YOUR GOAL
Begin at the line containing "scientific name: Struthionidae" in the data below and go on through the line containing "genus: Mephitis", repeating each line exactly; include both ends and no other line.

(Stored records)
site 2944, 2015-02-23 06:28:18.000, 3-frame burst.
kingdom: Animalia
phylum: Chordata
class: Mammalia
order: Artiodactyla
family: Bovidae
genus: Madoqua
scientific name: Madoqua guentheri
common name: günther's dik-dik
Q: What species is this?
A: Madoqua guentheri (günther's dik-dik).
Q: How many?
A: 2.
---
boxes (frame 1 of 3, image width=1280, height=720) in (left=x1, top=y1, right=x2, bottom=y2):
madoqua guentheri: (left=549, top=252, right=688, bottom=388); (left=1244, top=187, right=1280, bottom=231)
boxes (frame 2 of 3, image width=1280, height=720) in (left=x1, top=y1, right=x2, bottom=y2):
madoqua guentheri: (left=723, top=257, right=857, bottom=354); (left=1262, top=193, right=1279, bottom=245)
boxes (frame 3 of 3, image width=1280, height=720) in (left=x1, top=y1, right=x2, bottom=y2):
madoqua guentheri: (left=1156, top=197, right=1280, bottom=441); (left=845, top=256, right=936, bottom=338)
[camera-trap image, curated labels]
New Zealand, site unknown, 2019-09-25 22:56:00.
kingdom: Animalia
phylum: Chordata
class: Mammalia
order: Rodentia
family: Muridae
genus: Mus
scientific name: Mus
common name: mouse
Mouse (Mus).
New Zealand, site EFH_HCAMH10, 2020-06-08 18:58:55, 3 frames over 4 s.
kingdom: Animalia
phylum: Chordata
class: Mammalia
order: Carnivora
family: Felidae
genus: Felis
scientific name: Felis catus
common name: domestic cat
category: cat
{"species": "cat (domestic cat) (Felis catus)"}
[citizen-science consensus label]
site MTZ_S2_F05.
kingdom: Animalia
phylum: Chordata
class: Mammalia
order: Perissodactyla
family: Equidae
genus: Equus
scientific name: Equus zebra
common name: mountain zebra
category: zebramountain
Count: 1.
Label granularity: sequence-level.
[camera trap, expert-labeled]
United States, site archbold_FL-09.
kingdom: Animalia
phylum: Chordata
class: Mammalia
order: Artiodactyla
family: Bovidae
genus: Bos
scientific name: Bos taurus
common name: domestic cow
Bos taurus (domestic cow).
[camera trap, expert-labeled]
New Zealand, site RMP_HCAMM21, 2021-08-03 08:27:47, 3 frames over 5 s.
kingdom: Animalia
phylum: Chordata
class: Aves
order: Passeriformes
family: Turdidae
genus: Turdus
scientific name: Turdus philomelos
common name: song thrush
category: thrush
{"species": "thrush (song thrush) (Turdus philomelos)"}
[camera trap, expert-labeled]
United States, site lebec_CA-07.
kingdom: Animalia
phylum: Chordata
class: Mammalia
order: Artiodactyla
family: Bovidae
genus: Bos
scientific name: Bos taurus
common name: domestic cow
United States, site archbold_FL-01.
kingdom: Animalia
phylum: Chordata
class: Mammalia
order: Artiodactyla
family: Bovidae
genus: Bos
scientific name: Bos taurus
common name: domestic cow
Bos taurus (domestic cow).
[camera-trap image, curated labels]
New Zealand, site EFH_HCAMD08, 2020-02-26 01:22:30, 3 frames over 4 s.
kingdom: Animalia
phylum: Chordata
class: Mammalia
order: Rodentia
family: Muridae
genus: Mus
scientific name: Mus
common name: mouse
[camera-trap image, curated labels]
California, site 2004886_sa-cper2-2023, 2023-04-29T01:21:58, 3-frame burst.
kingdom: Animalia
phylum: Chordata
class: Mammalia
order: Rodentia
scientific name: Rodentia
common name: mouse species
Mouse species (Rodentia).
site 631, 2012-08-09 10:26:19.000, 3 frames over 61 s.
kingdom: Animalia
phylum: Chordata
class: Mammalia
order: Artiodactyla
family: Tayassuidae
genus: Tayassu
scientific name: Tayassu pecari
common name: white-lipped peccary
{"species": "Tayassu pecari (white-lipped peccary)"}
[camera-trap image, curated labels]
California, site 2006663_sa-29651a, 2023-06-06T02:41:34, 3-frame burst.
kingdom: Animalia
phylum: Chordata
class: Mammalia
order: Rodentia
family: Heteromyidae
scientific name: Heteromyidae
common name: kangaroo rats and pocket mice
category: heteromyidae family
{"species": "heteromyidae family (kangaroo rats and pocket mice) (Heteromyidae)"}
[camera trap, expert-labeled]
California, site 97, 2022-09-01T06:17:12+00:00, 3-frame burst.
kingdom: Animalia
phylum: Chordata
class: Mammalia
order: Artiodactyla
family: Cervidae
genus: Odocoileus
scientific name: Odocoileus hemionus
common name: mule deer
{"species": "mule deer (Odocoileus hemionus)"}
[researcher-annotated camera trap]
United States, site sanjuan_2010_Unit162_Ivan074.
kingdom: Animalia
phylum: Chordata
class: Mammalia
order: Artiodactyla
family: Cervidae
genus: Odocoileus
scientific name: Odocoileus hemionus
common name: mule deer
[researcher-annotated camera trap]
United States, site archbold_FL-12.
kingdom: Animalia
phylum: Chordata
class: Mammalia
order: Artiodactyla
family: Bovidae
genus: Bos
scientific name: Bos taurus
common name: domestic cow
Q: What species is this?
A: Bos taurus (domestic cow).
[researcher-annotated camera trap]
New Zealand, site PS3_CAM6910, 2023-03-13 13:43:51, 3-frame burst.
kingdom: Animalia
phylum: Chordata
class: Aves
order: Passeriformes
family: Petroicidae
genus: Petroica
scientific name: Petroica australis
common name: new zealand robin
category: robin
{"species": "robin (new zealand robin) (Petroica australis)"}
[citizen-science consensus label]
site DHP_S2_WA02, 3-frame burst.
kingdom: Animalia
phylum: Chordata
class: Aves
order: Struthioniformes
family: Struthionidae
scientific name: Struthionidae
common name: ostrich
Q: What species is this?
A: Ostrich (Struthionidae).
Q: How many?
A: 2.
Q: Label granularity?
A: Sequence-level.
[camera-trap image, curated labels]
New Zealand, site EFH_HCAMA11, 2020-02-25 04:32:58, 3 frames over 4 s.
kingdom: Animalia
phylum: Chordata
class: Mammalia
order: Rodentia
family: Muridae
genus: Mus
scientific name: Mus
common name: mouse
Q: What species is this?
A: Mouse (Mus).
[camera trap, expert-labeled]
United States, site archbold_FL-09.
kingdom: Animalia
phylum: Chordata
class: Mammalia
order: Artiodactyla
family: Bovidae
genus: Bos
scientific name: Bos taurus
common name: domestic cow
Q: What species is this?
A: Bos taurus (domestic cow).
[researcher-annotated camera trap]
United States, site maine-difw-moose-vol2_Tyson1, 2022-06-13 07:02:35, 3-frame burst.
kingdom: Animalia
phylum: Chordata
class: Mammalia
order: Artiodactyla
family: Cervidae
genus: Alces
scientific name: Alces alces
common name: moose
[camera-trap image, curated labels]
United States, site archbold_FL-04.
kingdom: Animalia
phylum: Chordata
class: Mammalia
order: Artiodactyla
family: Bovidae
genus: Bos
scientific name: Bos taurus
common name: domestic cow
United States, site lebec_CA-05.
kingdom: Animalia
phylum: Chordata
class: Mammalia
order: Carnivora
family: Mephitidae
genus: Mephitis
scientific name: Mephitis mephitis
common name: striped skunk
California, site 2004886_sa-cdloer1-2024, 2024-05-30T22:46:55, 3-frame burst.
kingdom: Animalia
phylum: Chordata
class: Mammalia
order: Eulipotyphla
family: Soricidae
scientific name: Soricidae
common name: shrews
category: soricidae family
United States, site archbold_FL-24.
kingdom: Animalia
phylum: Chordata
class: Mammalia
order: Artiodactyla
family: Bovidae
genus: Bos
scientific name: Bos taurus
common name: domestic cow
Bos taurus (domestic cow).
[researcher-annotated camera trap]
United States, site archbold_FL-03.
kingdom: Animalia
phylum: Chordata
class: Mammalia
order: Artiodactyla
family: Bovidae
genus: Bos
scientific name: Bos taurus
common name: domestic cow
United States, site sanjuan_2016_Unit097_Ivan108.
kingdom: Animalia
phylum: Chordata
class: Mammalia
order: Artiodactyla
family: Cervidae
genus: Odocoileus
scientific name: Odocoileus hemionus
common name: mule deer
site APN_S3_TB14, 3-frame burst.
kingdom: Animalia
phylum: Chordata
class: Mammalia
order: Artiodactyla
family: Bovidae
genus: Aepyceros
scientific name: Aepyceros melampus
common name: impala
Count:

OUTPUT OF THE TASK
scientific name: Struthionidae
common name: ostrich
Q: What species is this?
A: Ostrich (Struthionidae).
Q: How many?
A: 2.
Q: Label granularity?
A: Sequence-level.
[camera-trap image, curated labels]
New Zealand, site EFH_HCAMA11, 2020-02-25 04:32:58, 3 frames over 4 s.
kingdom: Animalia
phylum: Chordata
class: Mammalia
order: Rodentia
family: Muridae
genus: Mus
scientific name: Mus
common name: mouse
Q: What species is this?
A: Mouse (Mus).
[camera trap, expert-labeled]
United States, site archbold_FL-09.
kingdom: Animalia
phylum: Chordata
class: Mammalia
order: Artiodactyla
family: Bovidae
genus: Bos
scientific name: Bos taurus
common name: domestic cow
Q: What species is this?
A: Bos taurus (domestic cow).
[researcher-annotated camera trap]
United States, site maine-difw-moose-vol2_Tyson1, 2022-06-13 07:02:35, 3-frame burst.
kingdom: Animalia
phylum: Chordata
class: Mammalia
order: Artiodactyla
family: Cervidae
genus: Alces
scientific name: Alces alces
common name: moose
[camera-trap image, curated labels]
United States, site archbold_FL-04.
kingdom: Animalia
phylum: Chordata
class: Mammalia
order: Artiodactyla
family: Bovidae
genus: Bos
scientific name: Bos taurus
common name: domestic cow
United States, site lebec_CA-05.
kingdom: Animalia
phylum: Chordata
class: Mammalia
order: Carnivora
family: Mephitidae
genus: Mephitis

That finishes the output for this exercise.